Task statement = The lines to return run from the one containing "برنجکاری مبارکه (46)" through the end of the material; give them exactly and leave out the pictures.

Data extract =
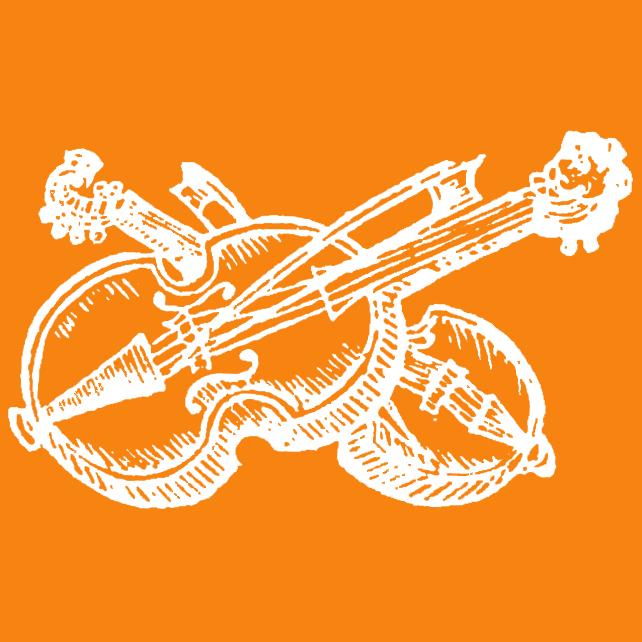 Geigenunterricht Kiel | Ilja Dobruschkin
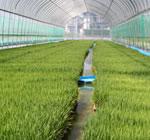 プール育農法で元気な苗づくり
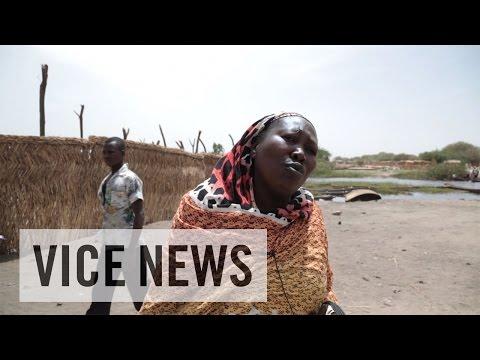 チャド共和国とボコ・ハラムの闘い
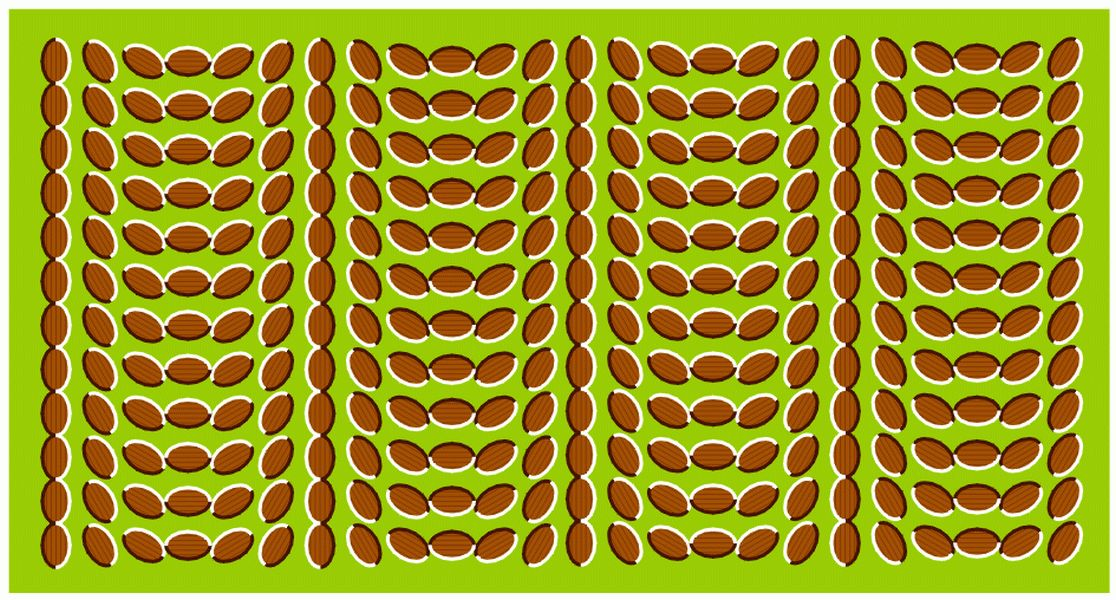 Moving Optical Illusions Eye Tricks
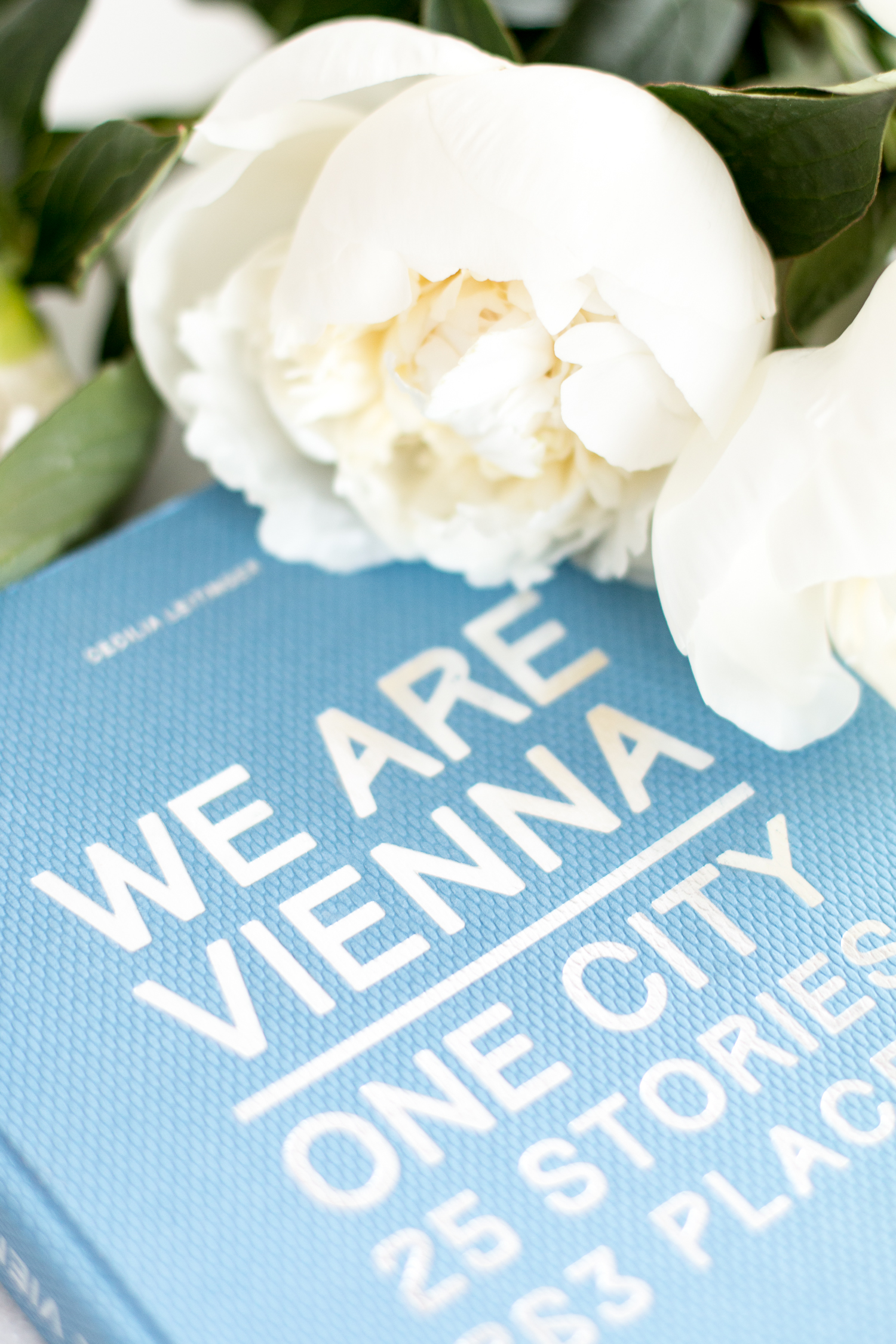 WE ARE VIENNA City Guide Wien - Book Review | Love Daily Dose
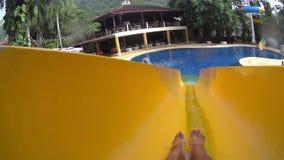 In de pool stock video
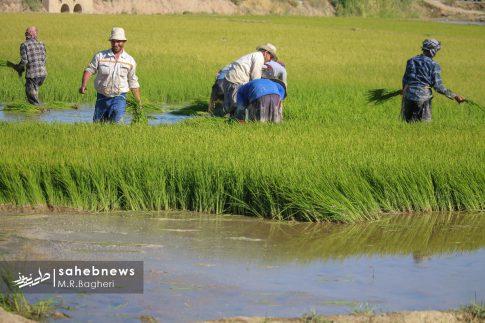 برنجکاری مبارکه (46)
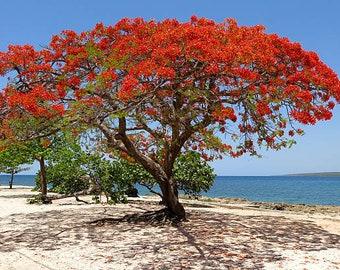 Royal Poinciana Flamboyant Tree Seeds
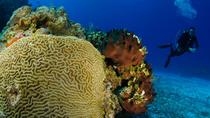 3-Hour Certified Scuba Diving Tour with Two Tanks in Cozumel, Cozumel, Scuba Diving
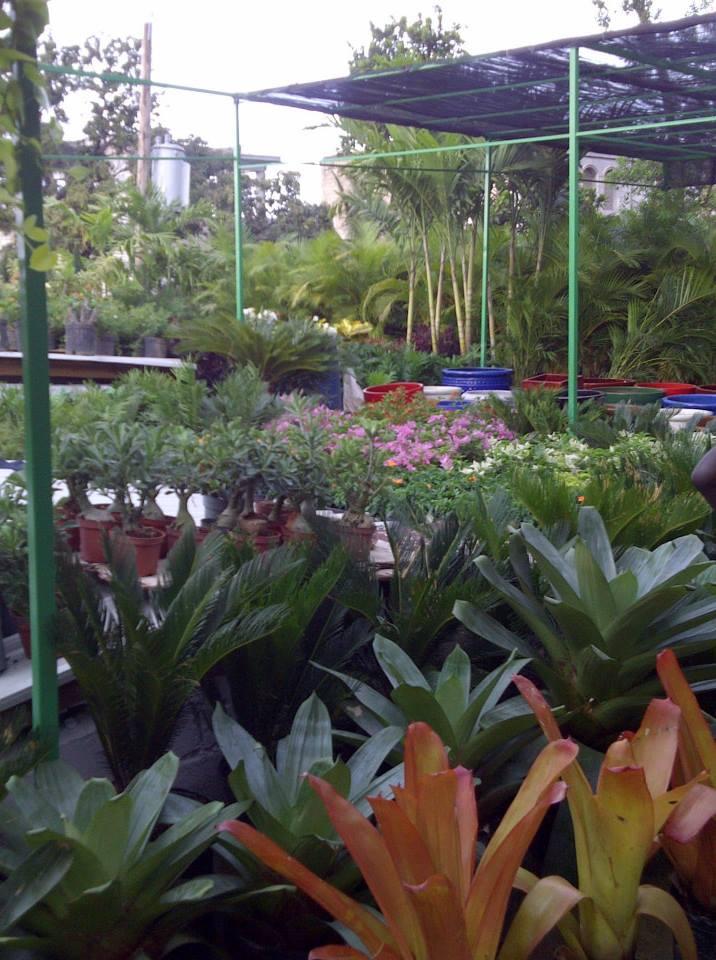 Frantz le jardinier for Service jardinier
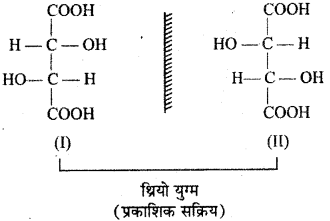 RBSE Solutions for Class 12 Chemistry Chapter 16 त्रिविम रसायन image 25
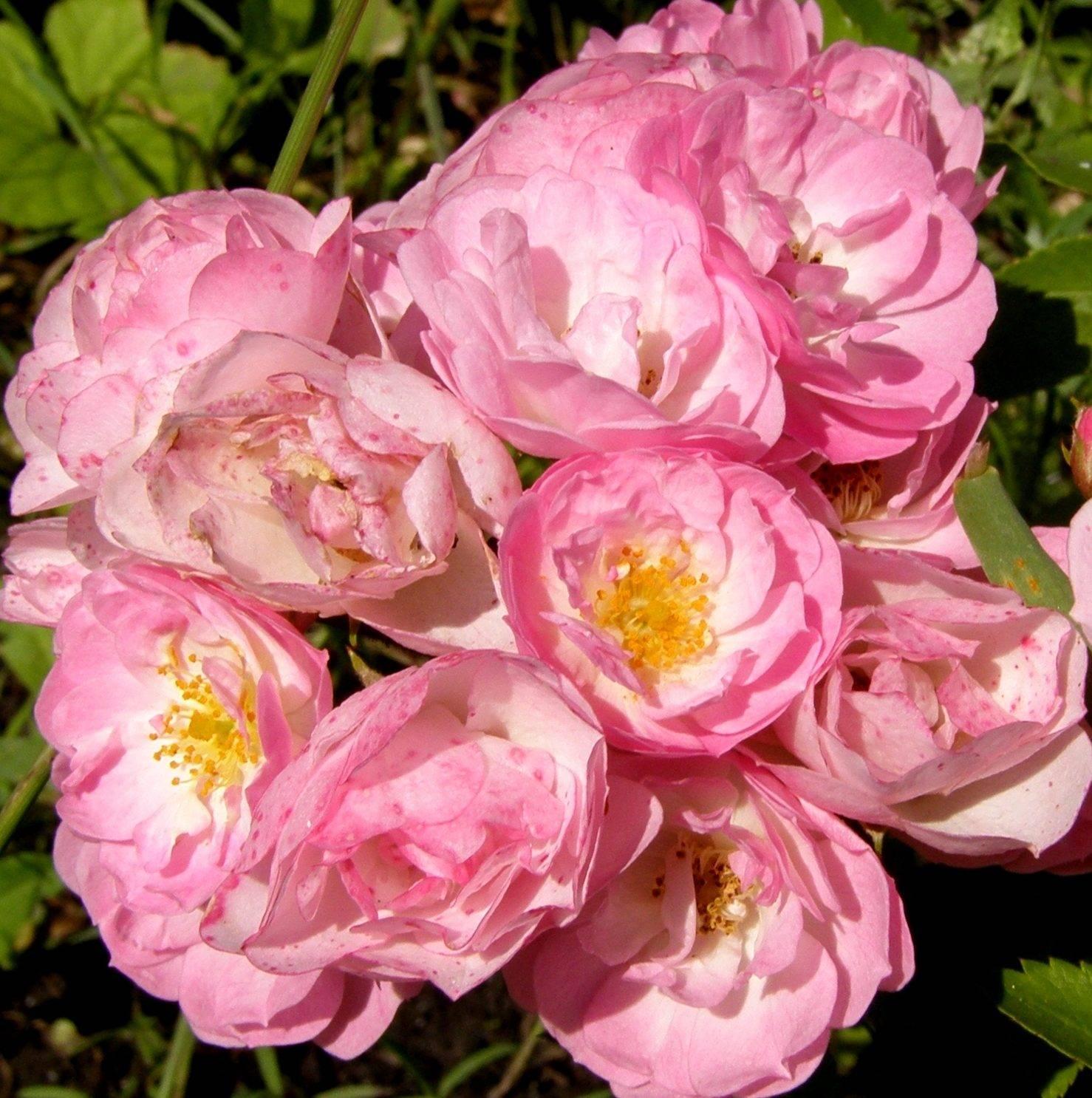 Мускусные розы - выращивание: от посадки до ухода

Expected output =
 برنجکاری مبارکه (46)
 Royal Poinciana Flamboyant Tree Seeds
 3-Hour Certified Scuba Diving Tour with Two Tanks in Cozumel, Cozumel, Scuba Diving
 Frantz le jardinier for Service jardinier
 RBSE Solutions for Class 12 Chemistry Chapter 16 त्रिविम रसायन image 25
 Мускусные розы - выращивание: от посадки до ухода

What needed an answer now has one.